▶ **Brief A**:
From the passage on offers in outbound sales emails, transcribe word for word the part that opens with the words containing "Discounts: we’re sure" and closes with "previously were not.".
▶ **Brief B**:
In the passage on offers in outbound sales emails, what contract length does the "Exclusive deals" entry give as a condition for a discount?

Who’s familiar with a pros and cons list? 

Everyone, right?

You’ve probably written one yourself at some point – when deciding what to have for dinner, whether to take that job opportunity…

How about when deciding whether to put offers in your outbound emails? No? Well, if we were going to write one, it would look a little bit like this: 

  • PROS: converting more deals, winning the respect of your team and your boss, seeing that sweet bonus hit your bank account…. 
  • CONS: closing deals of lower value, potentially harming your brand, possibly being marked as a spam sender…

Here’s the thing: we’re not going to tell you that you should or shouldn’t include offers in your outbound emails. It just wouldn’t be a very moral thing to do when really, it depends on your unique situation: where you work, what you’re selling and who your customers are. 

What we can tell you, though, is how to make the judgement call for yourself, what the best practices are if you do choose to, and what alternatives are out there. 

Desperately searching for answers? Skip ahead: 

Ready? Let’s get going.

The role of traditional offers in outbound sales emails 

Let’s start with the simple stuff. What does an offer look like in a B2B sales context? 

Discounts: we’re sure you’re familiar with this one – who hasn’t witnessed people actually lose their minds at the sight of money off (Black Friday, looking at you). In B2B sales, it’s no different – offering money off your product might incentivize your buyer to move the process along faster, or get them interested when they previously were not. 

Free trails: if you want to let your product do the talking, and you’re selling something that’s easy to see the value of over a short time period, these can be a great way of getting a prospect over the line. 

Exclusive deals: this could look like offering a deal to a specific prospect based on their requirements (or, let’s face it, their negotiating skills). Or, it might be something like offering a discount, if your client agrees to a two-year contract – or longer. 

Pros of including offers in outbound sales emails 

Time for column one of your list. Let’s take a look at some of the reasons why you would want to include an offer in your outbound emails.

▶ **Data segment**:
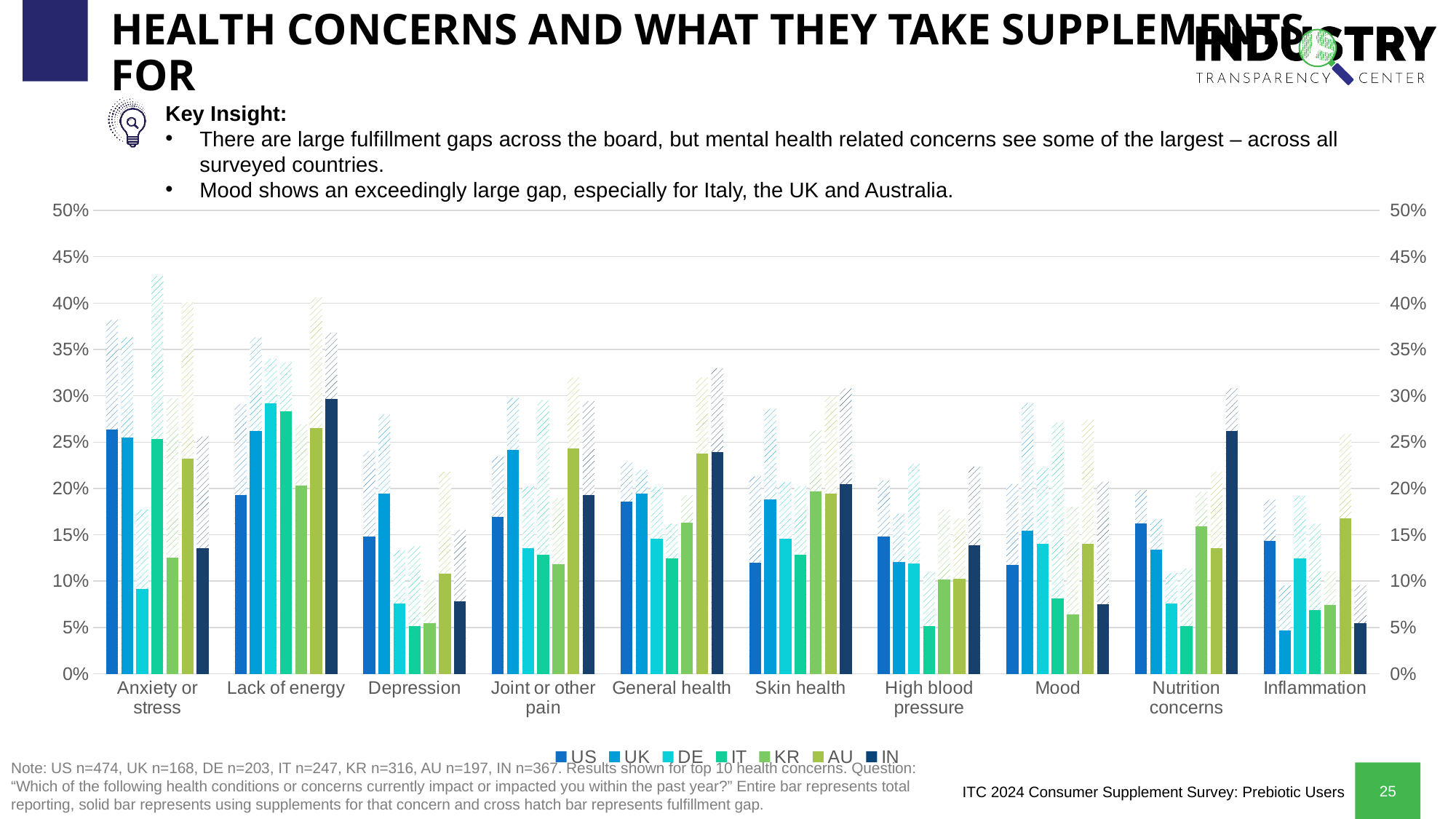
Is the solid bar for AU under Inflammation greater or less than 15%? greater Which country has the highest solid bar for Depression? UK Which country has the lowest solid bar for Nutrition concerns? IT For Skin health, which solid bar is larger, KR or US? KR For Joint or other pain, which solid bar is larger, UK or IT? UK Is the solid bar for DE under Anxiety or stress greater or less than 10%? less What kind of chart is shown on the slide? bar chart Is the solid bar for US under General health greater or less than 20%? less Which country has the highest solid bar for Mood? UK How many health concern categories are shown on the x axis? 10 How many series does the legend list? 7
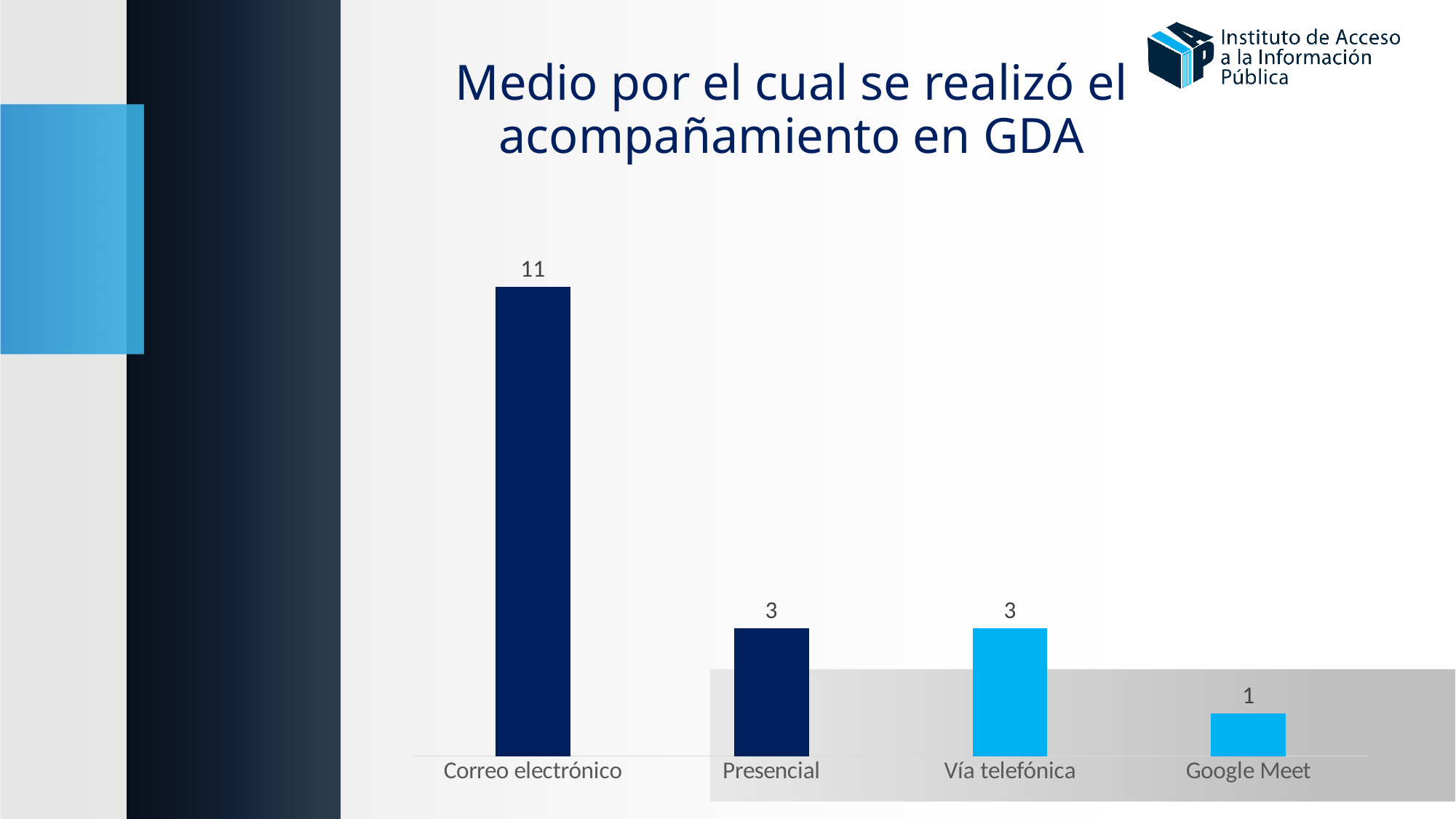
What kind of chart is shown on the slide? Bar chart Which category has the lowest value? Google Meet What is the difference between the values for Vía telefónica and Google Meet? 2 What is the value for Correo electrónico? 11 Which is larger, the value for Correo electrónico or the value for Google Meet? Correo electrónico What is the difference between the values for Correo electrónico and Presencial? 8 What is the value for Google Meet? 1 What is the value for Presencial? 3 What is the title of the chart? Medio por el cual se realizó el acompañamiento en GDA How many categories are shown in the chart? 4 Which category has the highest value? Correo electrónico What is the value for Vía telefónica? 3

▶ **Exercise answer A**:
Discounts: we’re sure you’re familiar with this one – who hasn’t witnessed people actually lose their minds at the sight of money off (Black Friday, looking at you). In B2B sales, it’s no different – offering money off your product might incentivize your buyer to move the process along faster, or get them interested when they previously were not.

▶ **Exercise answer B**:
A two-year contract or longer.